La principale definizione di Troll su Wikipedia è la seguente:

Un troll, nel gergo di Internet e in particolare delle comunità virtuali, è un soggetto che interagisce con gli altri tramite messaggi provocatori, irritanti, fuori tema o semplicemente senza senso e/o del tutto errati, con il solo obiettivo di disturbare la comunicazione e fomentare gli animi.

Comportamenti riprovevoli, dai quali nella nostra frequentazione della rete Internet ci siamo sempre dissociati.

La finalità di questo sito web e relativa pagina Facebook infatti è quella di indurre i lettori a riflettere piuttosto che indignare, perché l’indignazione e la rabbia verso il provocatore di turno fanno rumore a breve termine, magari ti fanno pure arrivare a migliaia di interazioni ma alla fine resti solo il provocatore, il troll antipatico a mezzo mondo.

Ricordiamo inoltre che, per chi non lo sapesse, la parola troll non deriva dai mostri raccontati in alcune fiabe e miti, bensì dal trolling (pesca a traino).

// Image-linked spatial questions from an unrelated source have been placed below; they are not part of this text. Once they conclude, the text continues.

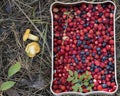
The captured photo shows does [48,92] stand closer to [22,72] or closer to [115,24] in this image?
[22,72]

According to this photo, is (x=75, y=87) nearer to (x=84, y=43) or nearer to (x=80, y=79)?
(x=80, y=79)

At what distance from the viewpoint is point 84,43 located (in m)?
2.11

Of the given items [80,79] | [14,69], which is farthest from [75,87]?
[14,69]

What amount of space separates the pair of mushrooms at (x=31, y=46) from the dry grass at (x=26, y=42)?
4 cm

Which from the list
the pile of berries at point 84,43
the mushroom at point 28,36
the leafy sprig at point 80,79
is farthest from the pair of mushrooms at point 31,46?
the leafy sprig at point 80,79

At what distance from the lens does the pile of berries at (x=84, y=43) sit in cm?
206

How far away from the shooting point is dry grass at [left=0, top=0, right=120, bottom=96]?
7.01 ft

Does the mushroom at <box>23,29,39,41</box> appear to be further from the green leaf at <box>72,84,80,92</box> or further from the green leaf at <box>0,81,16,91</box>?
the green leaf at <box>72,84,80,92</box>

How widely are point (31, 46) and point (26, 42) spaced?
0.25 feet

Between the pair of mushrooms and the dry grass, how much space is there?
0.04m

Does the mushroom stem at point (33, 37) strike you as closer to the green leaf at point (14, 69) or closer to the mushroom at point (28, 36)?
the mushroom at point (28, 36)

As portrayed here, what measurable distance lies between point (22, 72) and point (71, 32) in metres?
0.38

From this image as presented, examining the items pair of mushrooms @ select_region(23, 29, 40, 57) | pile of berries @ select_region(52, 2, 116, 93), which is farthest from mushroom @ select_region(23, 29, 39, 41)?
pile of berries @ select_region(52, 2, 116, 93)

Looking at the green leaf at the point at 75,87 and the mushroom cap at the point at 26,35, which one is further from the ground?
the mushroom cap at the point at 26,35
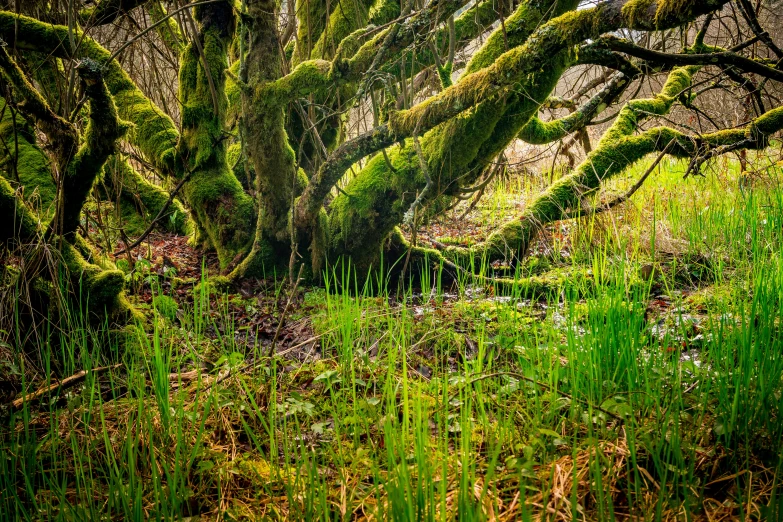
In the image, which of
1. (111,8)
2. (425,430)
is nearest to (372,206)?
(111,8)

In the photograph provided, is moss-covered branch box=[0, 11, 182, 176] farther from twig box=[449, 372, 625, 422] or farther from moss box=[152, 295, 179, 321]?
twig box=[449, 372, 625, 422]

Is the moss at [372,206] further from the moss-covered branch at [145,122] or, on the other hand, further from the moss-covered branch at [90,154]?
the moss-covered branch at [90,154]

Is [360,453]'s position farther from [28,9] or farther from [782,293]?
[28,9]

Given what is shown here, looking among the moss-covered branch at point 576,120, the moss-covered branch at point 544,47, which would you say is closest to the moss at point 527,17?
the moss-covered branch at point 544,47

Riflessione, non provocazione

Noi quando abbiamo messo in piedi il Mondo Positivo siamo partiti da un presupposto: a discriminare le persone HIV positive, spesso e volentieri è gente che basando le proprie convinzioni sui pregiudizi non ha mai fatto un test HIV ritenendosi fuori dal rischio, a volte trasmettendo in giro il virus a propria insaputa – si chiama HIV sommerso.

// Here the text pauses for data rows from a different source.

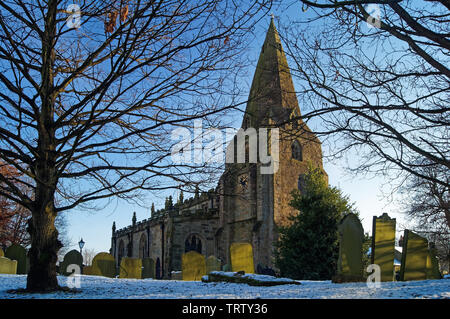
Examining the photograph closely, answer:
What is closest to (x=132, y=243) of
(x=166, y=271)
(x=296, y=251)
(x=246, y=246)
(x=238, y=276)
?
(x=166, y=271)

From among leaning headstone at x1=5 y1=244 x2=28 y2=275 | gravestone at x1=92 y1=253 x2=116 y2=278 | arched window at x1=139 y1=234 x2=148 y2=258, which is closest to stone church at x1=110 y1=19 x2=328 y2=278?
arched window at x1=139 y1=234 x2=148 y2=258

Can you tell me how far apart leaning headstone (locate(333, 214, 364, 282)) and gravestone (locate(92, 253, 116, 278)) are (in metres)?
6.64

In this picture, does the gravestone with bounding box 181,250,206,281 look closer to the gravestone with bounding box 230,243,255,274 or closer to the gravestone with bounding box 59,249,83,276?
the gravestone with bounding box 230,243,255,274

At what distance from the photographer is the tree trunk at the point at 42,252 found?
6.38m

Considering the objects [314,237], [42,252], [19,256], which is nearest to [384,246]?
[42,252]

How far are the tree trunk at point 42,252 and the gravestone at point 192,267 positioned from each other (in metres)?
A: 5.43

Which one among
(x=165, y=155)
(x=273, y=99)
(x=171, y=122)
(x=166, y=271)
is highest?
(x=273, y=99)

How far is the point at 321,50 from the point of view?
278 inches

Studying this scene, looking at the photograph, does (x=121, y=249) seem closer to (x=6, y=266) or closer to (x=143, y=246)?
(x=143, y=246)

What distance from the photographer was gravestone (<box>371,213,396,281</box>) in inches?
327

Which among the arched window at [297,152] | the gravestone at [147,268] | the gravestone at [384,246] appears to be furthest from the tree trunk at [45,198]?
the arched window at [297,152]

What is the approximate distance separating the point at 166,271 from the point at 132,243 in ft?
49.2

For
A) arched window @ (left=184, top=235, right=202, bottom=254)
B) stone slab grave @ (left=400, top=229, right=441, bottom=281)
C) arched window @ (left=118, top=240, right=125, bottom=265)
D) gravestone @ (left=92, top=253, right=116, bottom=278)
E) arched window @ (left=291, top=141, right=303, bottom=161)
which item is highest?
arched window @ (left=291, top=141, right=303, bottom=161)
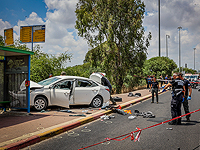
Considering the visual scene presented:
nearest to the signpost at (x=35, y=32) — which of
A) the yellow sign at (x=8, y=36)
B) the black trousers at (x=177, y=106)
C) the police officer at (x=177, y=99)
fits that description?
the yellow sign at (x=8, y=36)

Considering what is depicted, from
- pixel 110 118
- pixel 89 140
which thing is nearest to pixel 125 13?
pixel 110 118

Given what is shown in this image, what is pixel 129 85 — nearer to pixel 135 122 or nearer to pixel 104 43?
pixel 104 43

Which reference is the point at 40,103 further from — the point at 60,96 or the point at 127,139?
the point at 127,139

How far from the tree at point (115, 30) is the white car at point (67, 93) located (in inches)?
453

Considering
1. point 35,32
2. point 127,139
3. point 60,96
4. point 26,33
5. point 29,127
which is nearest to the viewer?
point 127,139

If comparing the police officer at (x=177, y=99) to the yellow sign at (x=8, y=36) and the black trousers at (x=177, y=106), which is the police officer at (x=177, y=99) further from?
the yellow sign at (x=8, y=36)

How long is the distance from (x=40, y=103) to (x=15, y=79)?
1574mm

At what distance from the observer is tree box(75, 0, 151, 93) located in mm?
22438

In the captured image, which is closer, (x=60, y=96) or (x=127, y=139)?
(x=127, y=139)

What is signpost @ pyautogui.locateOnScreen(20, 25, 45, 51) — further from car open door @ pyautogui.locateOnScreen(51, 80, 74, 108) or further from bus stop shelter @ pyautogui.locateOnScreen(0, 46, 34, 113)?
car open door @ pyautogui.locateOnScreen(51, 80, 74, 108)

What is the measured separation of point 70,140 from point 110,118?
3453mm

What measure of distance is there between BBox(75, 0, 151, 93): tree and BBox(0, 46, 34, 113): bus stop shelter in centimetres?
1378

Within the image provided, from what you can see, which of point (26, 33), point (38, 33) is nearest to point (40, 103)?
point (38, 33)

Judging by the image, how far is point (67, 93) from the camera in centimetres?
962
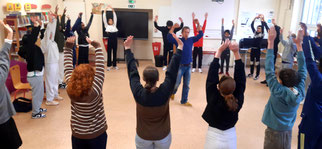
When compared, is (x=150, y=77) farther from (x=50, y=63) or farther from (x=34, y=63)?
(x=50, y=63)

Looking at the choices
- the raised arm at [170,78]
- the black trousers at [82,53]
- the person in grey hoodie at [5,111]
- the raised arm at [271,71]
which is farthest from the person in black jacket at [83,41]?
the raised arm at [271,71]

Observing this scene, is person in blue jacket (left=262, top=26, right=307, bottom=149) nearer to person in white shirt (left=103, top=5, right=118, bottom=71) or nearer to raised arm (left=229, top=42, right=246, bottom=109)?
raised arm (left=229, top=42, right=246, bottom=109)

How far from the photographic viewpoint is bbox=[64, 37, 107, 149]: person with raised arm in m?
1.89

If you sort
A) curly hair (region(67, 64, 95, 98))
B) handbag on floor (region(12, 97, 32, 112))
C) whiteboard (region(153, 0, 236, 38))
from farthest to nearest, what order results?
whiteboard (region(153, 0, 236, 38)), handbag on floor (region(12, 97, 32, 112)), curly hair (region(67, 64, 95, 98))

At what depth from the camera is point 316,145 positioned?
→ 2.19 metres

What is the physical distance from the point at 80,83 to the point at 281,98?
176 cm

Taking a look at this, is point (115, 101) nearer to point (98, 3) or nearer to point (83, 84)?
point (83, 84)

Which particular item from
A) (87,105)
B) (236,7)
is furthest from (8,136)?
(236,7)

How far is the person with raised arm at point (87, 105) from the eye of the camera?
1886 millimetres

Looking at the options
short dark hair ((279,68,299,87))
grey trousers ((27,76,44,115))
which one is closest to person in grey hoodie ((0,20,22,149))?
grey trousers ((27,76,44,115))

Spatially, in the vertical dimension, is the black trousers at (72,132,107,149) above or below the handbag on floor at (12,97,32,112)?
above

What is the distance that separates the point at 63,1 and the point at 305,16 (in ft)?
25.7

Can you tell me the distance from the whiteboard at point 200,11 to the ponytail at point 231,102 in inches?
257

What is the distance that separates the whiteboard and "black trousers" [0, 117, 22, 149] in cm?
645
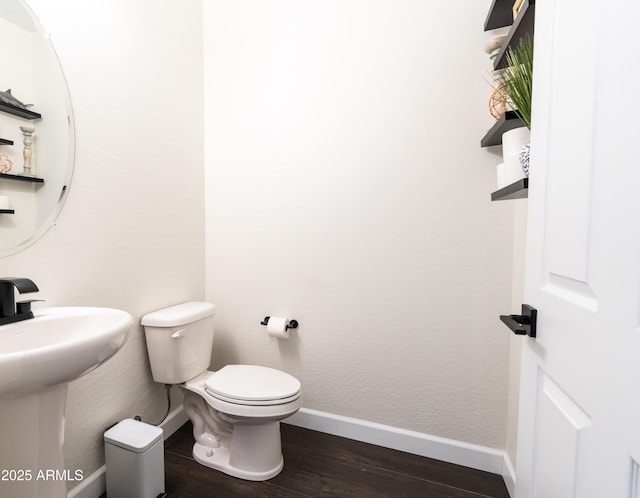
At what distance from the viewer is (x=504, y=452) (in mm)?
1441

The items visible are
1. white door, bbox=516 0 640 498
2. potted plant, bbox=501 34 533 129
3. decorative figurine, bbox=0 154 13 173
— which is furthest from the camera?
decorative figurine, bbox=0 154 13 173

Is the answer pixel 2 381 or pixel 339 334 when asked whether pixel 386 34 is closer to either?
pixel 339 334

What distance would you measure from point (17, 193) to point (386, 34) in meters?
1.68

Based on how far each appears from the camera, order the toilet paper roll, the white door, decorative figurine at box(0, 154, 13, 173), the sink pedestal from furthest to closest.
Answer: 1. the toilet paper roll
2. decorative figurine at box(0, 154, 13, 173)
3. the sink pedestal
4. the white door

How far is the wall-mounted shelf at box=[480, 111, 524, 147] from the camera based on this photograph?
3.40ft

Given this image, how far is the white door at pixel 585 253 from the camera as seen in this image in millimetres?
429

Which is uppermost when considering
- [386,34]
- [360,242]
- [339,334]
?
[386,34]

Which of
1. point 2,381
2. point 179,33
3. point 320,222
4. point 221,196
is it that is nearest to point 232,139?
point 221,196

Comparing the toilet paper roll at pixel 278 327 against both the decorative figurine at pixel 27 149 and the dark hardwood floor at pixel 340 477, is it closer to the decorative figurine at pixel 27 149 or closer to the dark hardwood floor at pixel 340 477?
the dark hardwood floor at pixel 340 477

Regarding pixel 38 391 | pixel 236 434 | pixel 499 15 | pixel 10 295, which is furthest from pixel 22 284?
pixel 499 15

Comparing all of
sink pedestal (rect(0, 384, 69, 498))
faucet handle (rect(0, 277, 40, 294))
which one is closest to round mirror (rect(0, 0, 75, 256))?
faucet handle (rect(0, 277, 40, 294))

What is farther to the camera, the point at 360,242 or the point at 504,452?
the point at 360,242

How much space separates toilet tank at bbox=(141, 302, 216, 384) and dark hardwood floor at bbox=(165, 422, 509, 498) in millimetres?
419

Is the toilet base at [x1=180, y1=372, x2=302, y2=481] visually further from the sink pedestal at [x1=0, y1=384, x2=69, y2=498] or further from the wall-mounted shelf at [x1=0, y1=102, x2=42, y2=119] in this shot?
the wall-mounted shelf at [x1=0, y1=102, x2=42, y2=119]
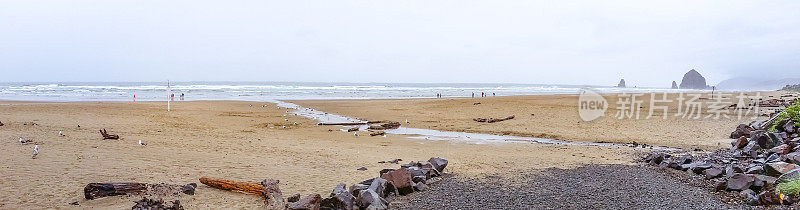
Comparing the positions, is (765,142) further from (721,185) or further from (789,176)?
(789,176)

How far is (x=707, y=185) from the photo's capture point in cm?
853

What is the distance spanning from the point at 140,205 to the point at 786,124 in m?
16.5

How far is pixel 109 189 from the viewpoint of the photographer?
22.0 ft

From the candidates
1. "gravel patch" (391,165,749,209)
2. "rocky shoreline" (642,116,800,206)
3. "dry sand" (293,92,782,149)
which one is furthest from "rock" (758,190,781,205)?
"dry sand" (293,92,782,149)

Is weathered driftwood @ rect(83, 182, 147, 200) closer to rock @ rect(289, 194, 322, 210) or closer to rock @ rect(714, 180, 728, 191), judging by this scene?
rock @ rect(289, 194, 322, 210)

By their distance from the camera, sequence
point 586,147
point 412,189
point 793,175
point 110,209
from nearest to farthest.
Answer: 1. point 110,209
2. point 793,175
3. point 412,189
4. point 586,147

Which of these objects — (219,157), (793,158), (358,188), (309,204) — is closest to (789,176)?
(793,158)

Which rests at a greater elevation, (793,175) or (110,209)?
(793,175)

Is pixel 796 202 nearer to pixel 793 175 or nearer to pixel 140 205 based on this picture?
pixel 793 175

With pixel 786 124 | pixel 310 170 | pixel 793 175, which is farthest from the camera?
pixel 786 124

Ma cosa accadrebbe se a subire lo stigma da parte dei positivi accertati, fosse chi è sieronegativo o inconsapevole del proprio status? Questa è la nostra direzione, ma lungi da noi voler scatenare discussioni interminabili in rete con messaggi irritanti o provocatori.

Anzi, chi si irrita per i nostri post e articoli è perché è stato preso con le mani nel sacco della sierofobia – timore dell’HIV derivante da preconcetti.

Probabilmente ci definiremmo troll se ci divertissimo a mandare nostre citazioni sotto i commenti pieni di stigma trovati nelle pagine dei giornali quando si parla di casi limite in cui sono coinvolte persone sieropositive, ma noi non vogliamo guastarci il sangue dietro alla massa ignorante perché ci troveremmo in due (più un virus) contro migliaia di sommersi incattiviti.

Non esiste al mondo, vorremmo investire il nostro tempo in altro modo.

A trollare pensi chi ha tanto buon tempo da perdere, perciò non chiamateci Troll!